En décembre 2024, le Conseil communal a accepté la vente de la parcelle n° 2102 au chemin de la Magnenette, qui abrite un biotope protégé d’intérêt local. Lors des débats, notre groupe avait demandé si des mesures de suivi étaient prévues avant, pendant et après le chantier. Le municipal en charge avait répondu par la négative, précisant qu’une charge foncière serait inscrite dans l’acte de vente. À notre proposition d’amendement demandant un suivi indépendant, la Syndique avait répondu que « la parcelle ne va pas être vendue à un voyou » et qu’on pouvait « lui faire confiance ».
Or la loi cantonale est claire : c’est la Commune qui doit surveiller les biotopes d’importance locale (art. 25 al. 2 RLPrPNP). Le dossier de mise à l’enquête du permis de construire, déposé en janvier 2026, prévoit bien un suivi écologique — mais celui-ci est mandaté et financé par le promoteur lui-même. C’est une bonne chose, mais cela ne dispense pas la Commune d’exercer sa propre responsabilité.
Notre interpellation pose cinq questions à la Municipalité : comment exercera-t-elle sa surveillance pendant et après le chantier ? Recevra-t-elle les rapports du biologiste mandaté par le promoteur ? Comment assurera-t-elle le suivi à long terme de l’entretien du biotope ? Une garantie financière est-elle prévue ?
Orbanistique! : une démarche participative dévoyée ?

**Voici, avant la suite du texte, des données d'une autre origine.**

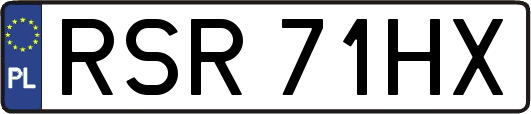 RSR71HX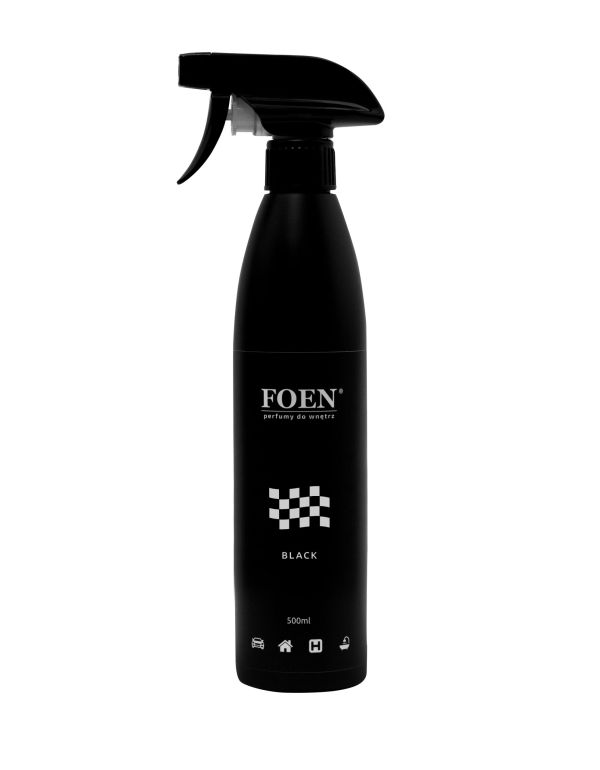 Profesionální Interiérový Parfém Black 500 ml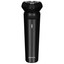 Электробритва Polaris PMR 0411RC ProLong 4D Li+ [черный, роторная, бритье: сухое, головок - 3, питание - от аккумулятора, от сети]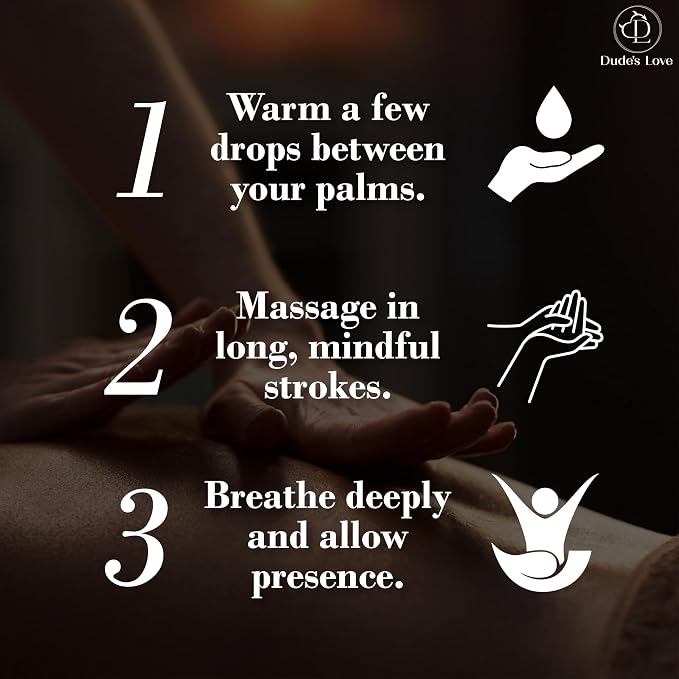 Addiction Body Massage Oil | Vanilla Scent | 100% Natural & Organic Oils | No - Image 6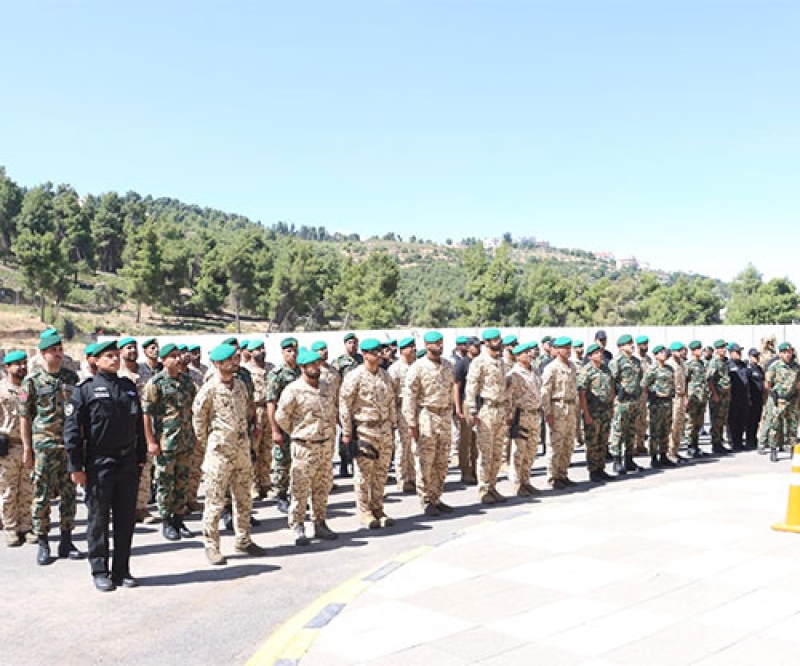 Jordanian, Bahraini Royal Guard Forces Conduct Joint Military Exercise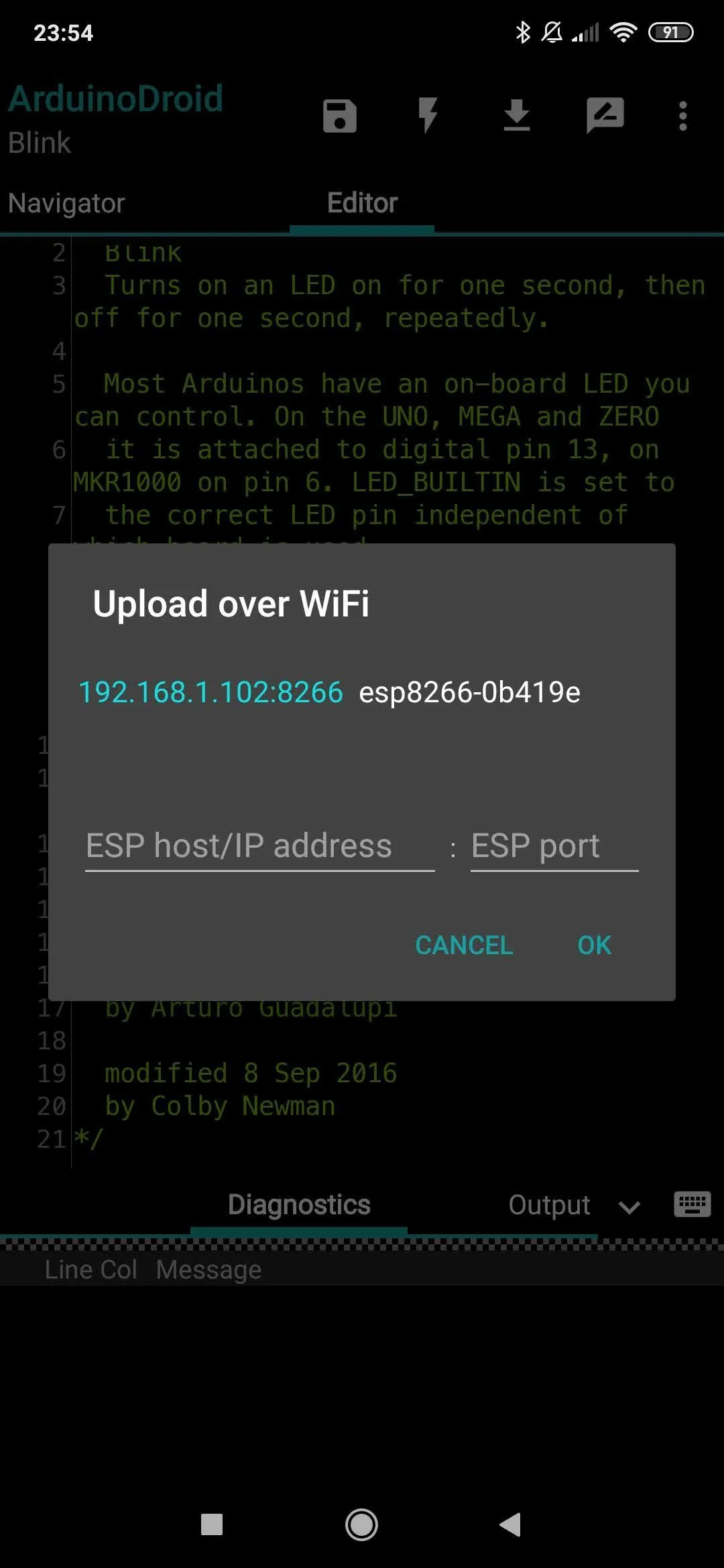 ArduinoDroid - Arduino/ESP8266 | Indus Appstore | Screenshot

La démarche participative Orbanistique! a été lancée en réponse à un postulat des Vert·e·s de 2020 qui demandait la piétonnisation temporaire de la Grand-Rue. Ses objectifs affichés étaient ambitieux : rendre l’espace public plus accueillant pour les piétons, augmenter l’attractivité de la vieille ville, renforcer l’attachement aux commerces de proximité.
Un mandat a été confié à l’Atelier OLGa, trois phases de tests ont été mises en œuvre, des centaines d’heures de participation citoyenne ont été investies. Mais le mandataire a été écarté — le rapport de gestion indique qu’il « n’avait pas su s’adapter » — et ses recommandations mises de côté. À la place, la Municipalité a négocié directement avec un groupement de commerçants du centre-ville. Résultat final : 10 places de parking supplémentaires et un sens unique. Ce qui devait être une démarche participative ouverte s’est mué en application des demandes d’un seul acteur.

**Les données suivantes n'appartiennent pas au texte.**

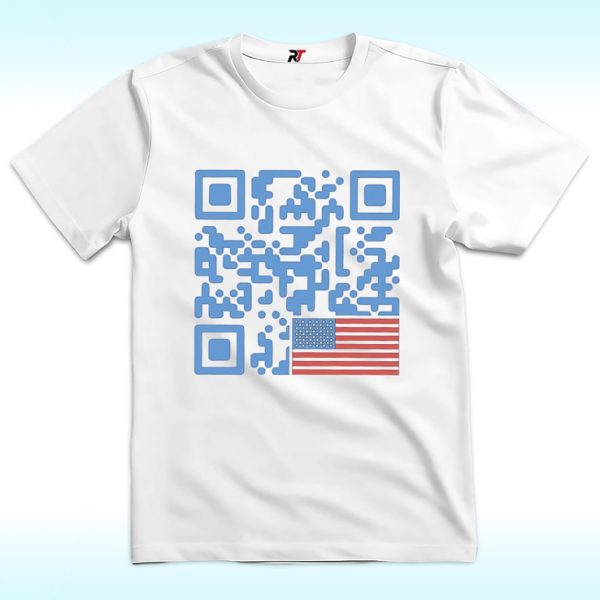 Trump Dance QR Code Shirt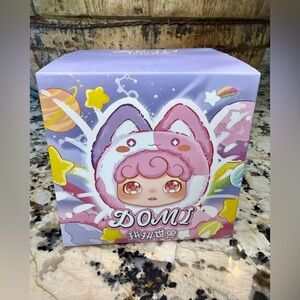 One Domi PinPin World Plush Doll Series Blind Box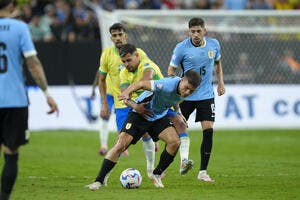 Copa America : Le Brésil éliminé par l'Uruguay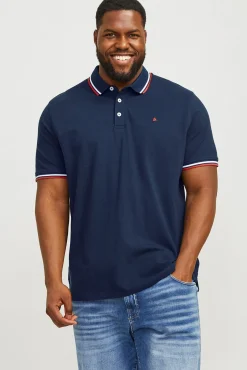 Hombre Jack & Jones PLUS Polos>Polo regular fit PLUS
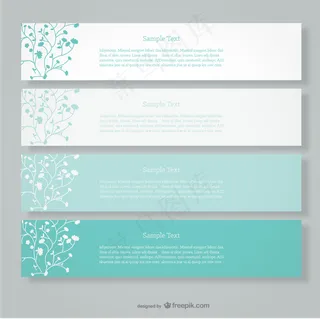 绿色背景矢量图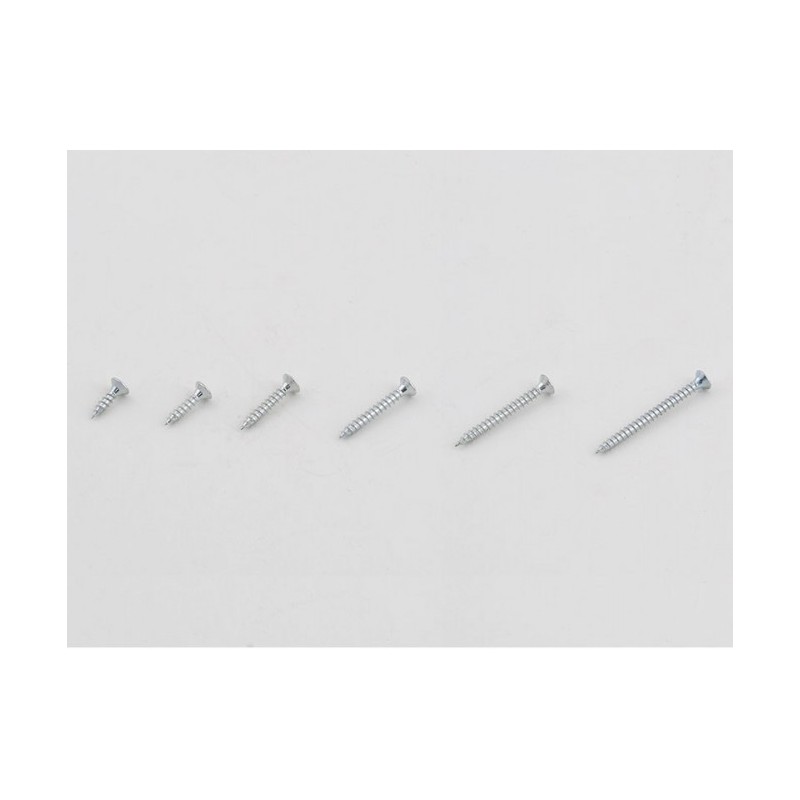 KAMA PZ Wood Screws - 2.5 x 30 mm, 1000 pcs
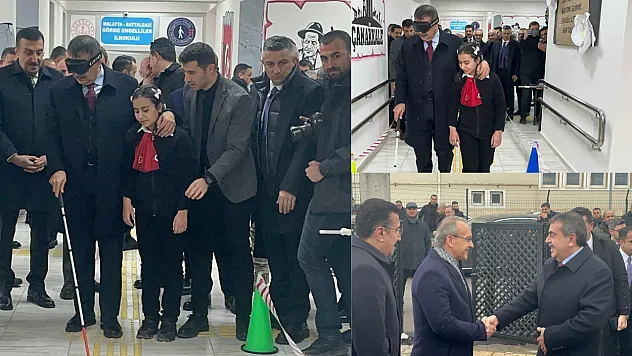 Millî Eğitim Bakanı Yusuf Tekin Malatya'da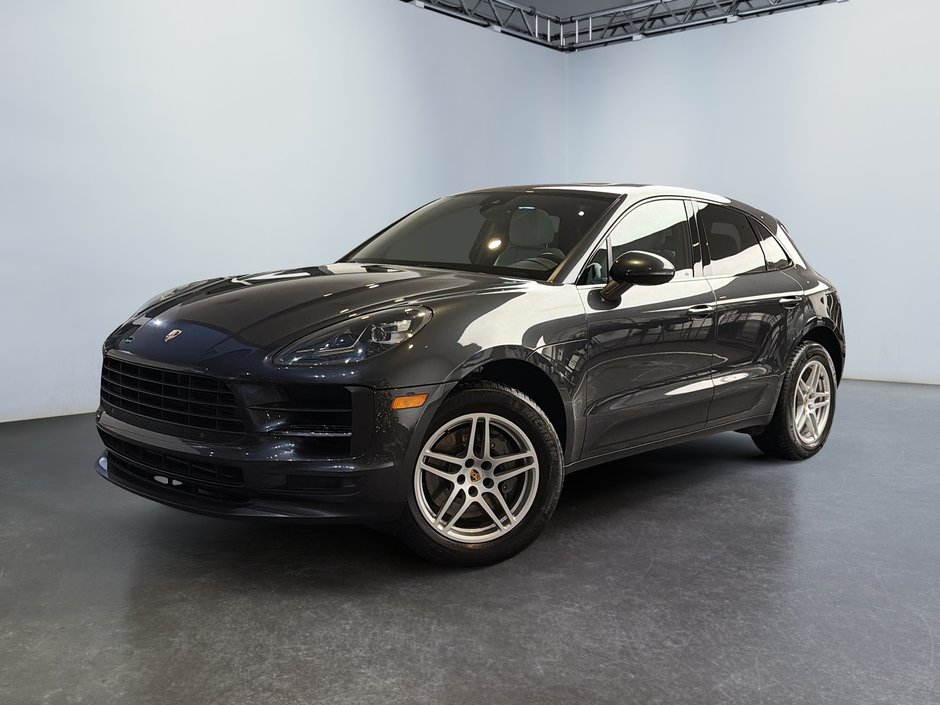 Porsche Macan S V6 Premium Package Plus 2020 à Laval, Québec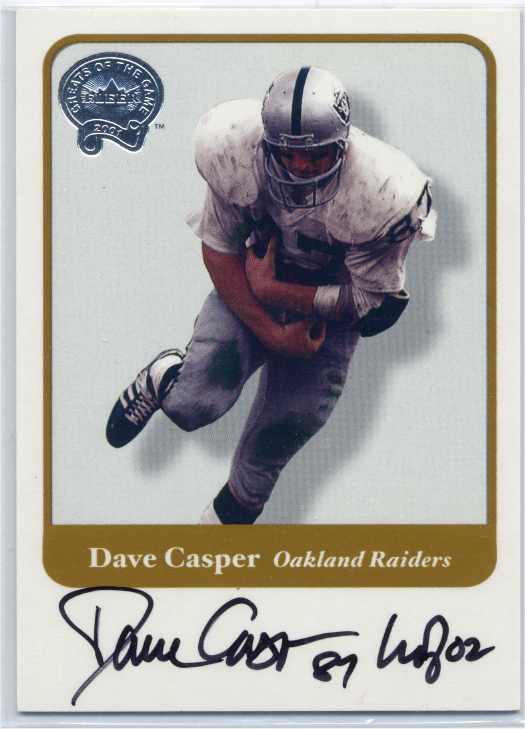 Dave Casper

Notre interpellation demande des réponses sur les coûts réels de cette démarche et sur le processus décisionnel. Quelles étaient les recommandations d’OLGa, et pour quelles raisons ont-elles été écartées ? La piétonnisation temporaire — objet du postulat initial — a-t-elle seulement été étudiée ? Des indicateurs avaient-ils été définis pour mesurer l’atteinte des objectifs ? Nous voulons aussi savoir pourquoi le rapport d’OLGa reste inaccessible : la commission de gestion a demandé à le consulter, la Municipalité a refusé en invoquant des « données sensibles ». Quelles données ? Et pourquoi ne pas rendre publique une version expurgée ?

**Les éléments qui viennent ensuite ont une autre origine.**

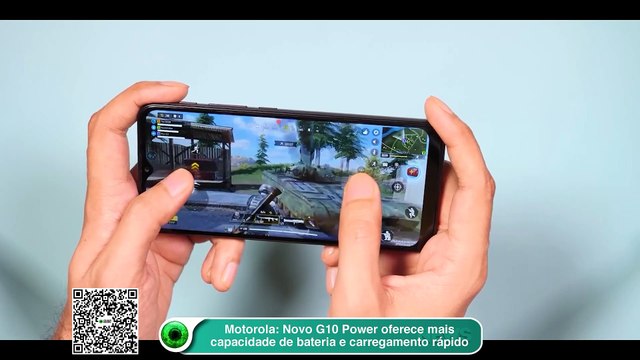 Motorola- Novo G10 Power oferece mais capacidade de bateria e carregamento rápido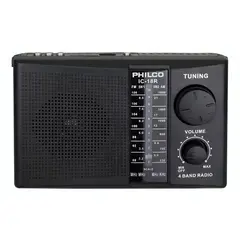 OEM - RADIO CON BATERIA RECARGABLE IC-18R USB.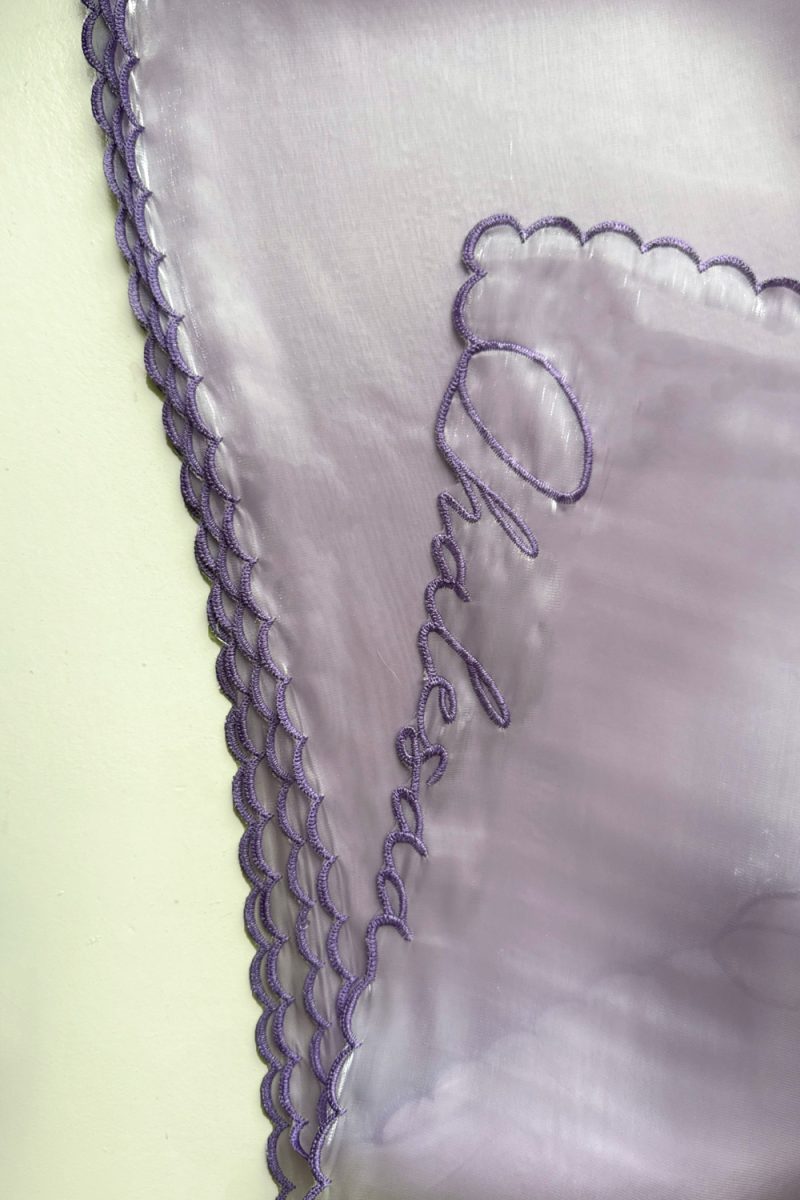 QHALESAA SELENDANG - LILAC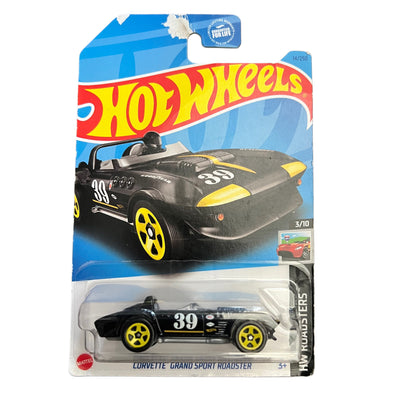 Hot Wheels Chevrolet Mainline 1:64 (American Power, Chevy, Corvette, Camaro, Gassers, Silverado) Diecast Assorted Muscle Cars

Transparence et protection de l’environnement : un fil rouge
Ces deux interpellations illustrent les combats que nous menons depuis cinq ans au Conseil communal. D’un côté, s’assurer que la Commune assume ses responsabilités légales en matière de protection de la nature. De l’autre, exiger de la transparence sur l’utilisation des deniers publics et sur les processus de décision. Dans les deux cas, la Municipalité devra répondre par écrit. Nous espérons pouvoir continuer à suivre ces dossiers dans la prochaine législature et à défendre, au Conseil, une vision d’Orbe où la protection de l’environnement et la transparence ne sont pas des options.